マスク大尉はなんとか飛行メカに拾われ、ここで先程から名前を呼んでいた新キャラ・バララが初登場。ボトルショー的展開で厚みを出す→ノルマとしての戦闘→生身アクションスペクタクルでスパイス、から、新キャラの顔見せまで鮮やかにやってきました。
にしても、前回マニィが再登場したと思ったら、新しい女の影ですよ!
バララ思いの外可愛げのある感じだし、その辺りのもつれもちょっと期待したい(笑)
またこの遭遇戦で、リモートで射出されたモンテーロがエフラグの銃撃で全破。前回、綺麗な瞳さんが珍しく死にかけなかったと思ったら、今回、愛機が大爆発してしまいました(笑)
恐るべし、運命の調整力。
ジャハナムは出すな、勿体ない」という艦長の台詞があって、モンテーロの方が勿体なくないかと思ったのですが、どうせ誰も動かせないから、捨て駒にしても勿体なくないという事だったのか(^^;
このモンテーロ爆散とエルフ・ブルックの墜落は、タイミング的には、新メカへ乗り換えの布石というところでしょうか。
マスクを退けたメガファウナはキャピタルタワーへと近づき、キャピタルガードの部隊との接触に成功。レクテンキャノンはてっきり一発ネタだとおもっていたら、めでたく再登場。そして、ケルベス教官も再登場。テンション高い。
「キャピタルガードの職員というのは、ああいうものですか」
スコード教の信者、という方が正しいですね」
「あぁ……スコード教ねぇ」
ガードの一隊はメガファウナに補給までしてしまうのですが、戦争はアーミィがやっているだけで、自分達はスコード教の教えに従うだけ、という事なのか。タブー破り云々への不満もあるのでしょうが「キャピタル・アーミィとガードって、そりが合いませんから」で済む問題は超えている感じ。
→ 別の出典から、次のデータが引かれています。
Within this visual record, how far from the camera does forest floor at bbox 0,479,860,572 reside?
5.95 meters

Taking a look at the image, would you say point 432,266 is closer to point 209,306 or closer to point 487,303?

まあ元々、アーミィが幅を利かせる以前(1−2話)から、キャピタルの構造自体にどこか、歪な気配はあったので、その根本に宗教的狂気があるというのが表に見えてきているのかもしれません。
慎重を要する操船の際、操舵士の肩に艦長が手を置いてえらく距離が近いのですが、親戚か何かだったりするのかしら。
メガファウナは密林の中に身を隠し、主要人物達はキャピタルの都市へ。そこでは週末の享楽的なお祭り中で、相変わらず、戦争の影が迫っている緊迫感は無い。とはいえ補充兵の徴募なども行っている事を考えれば、キャピタルはハレとケのハレが、極端に出る傾向がある、とも見えるところ。一行は法皇様との面会に成功するが、クンパ大佐(おしゃれシャツ)も遅れてその情報を手に入れていた。
「週末だから監視していなかっただと?! 冗談を言ってるのか?!」
この辺り、安息日を守る、というのも宗教的な要素があったりするのか。
「何がキャピタル・アーミィだ。つくづく地球人は、絶滅していい動物の中に入るな」
そして突然の衝撃発言。
単なる愚痴なのかもしれませんが、流れからすると「地球人」という物言いには意味がありそうですが、さて。また、電話で「マスクをジュガン司令に面会させたいのだ」と話しており、クンパ大佐にはマスクの使い方に関して何か思惑がある様子。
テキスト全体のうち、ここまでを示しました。